The cnc machining deformation of aluminum alloy precision parts is mainly caused by factors such as cutting force of the blank, deformation caused by cutting heat, deformation caused by internal stress, and deformation caused by clamping force. We cannot allow deformed products to complete final assembly. Therefore, in order to reduce processing deformation, aluminum alloy precision parts processing manufacturers can take various measures to improve the process and achieve the goal of reducing deformation. The first technique is to reduce the internal stress of the blank.
Firstly, reduce the internal stress of the blank.
Reduce the internal stress of the blank. By using natural or artificial aging and vibration treatment, the internal stress of the blank can be partially eliminated; Or improve the cutting ability of the tool. Reasonably select the geometric parameters of cutting tools and improve their structure. The second technique is to improve the clamping method of the workpiece.
Secondly, improve the clamping method of the workpiece.
For aluminum alloy thin-walled liner parts, if a three jaw self centering chuck or spring chuck is used for radial clamping, once the workpiece becomes loose after processing, it will inevitably deform.
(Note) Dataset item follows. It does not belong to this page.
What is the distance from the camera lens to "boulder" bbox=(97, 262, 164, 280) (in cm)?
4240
At this point, a method of axial end face compression with good rigidity should be used. According to the positioning of the inner hole of the part, make a self-made threaded spindle and insert it into the inner hole of the part. Press the end face with a cover plate and support it with a nut. When processing the outer circle, it can avoid clamping deformation and achieve satisfactory machining accuracy.
When processing aluminum alloy thin-walled and thin plate workpieces, it is best to choose vacuum suction cups to obtain uniformly distributed clamping force, and then use small cutting amounts for processing, which can effectively prevent workpiece deformation.
Third: Reasonably arrange the process
In high-speed cutting, due to large machining allowance and intermittent cutting, vibration is often generated during milling, which affects machining accuracy and surface roughness. Therefore, CNC high-speed cutting can generally be divided into rough machining, semi precision machining, cleaning machining, and precision machining. For parts with high precision requirements, sometimes secondary semi precision machining is required, followed by precision machining. After rough machining, the parts can be naturally cooled, eliminating the internal stress generated by rough machining and reducing deformation.
In addition to the above reasons, aluminum alloy parts may also undergo deformation during the machining process. In practical operation, the operating method is also very important. For parts with large machining allowance, in order to provide better heat dissipation conditions during machining and avoid heat concentration, symmetrical machining should be used during machining.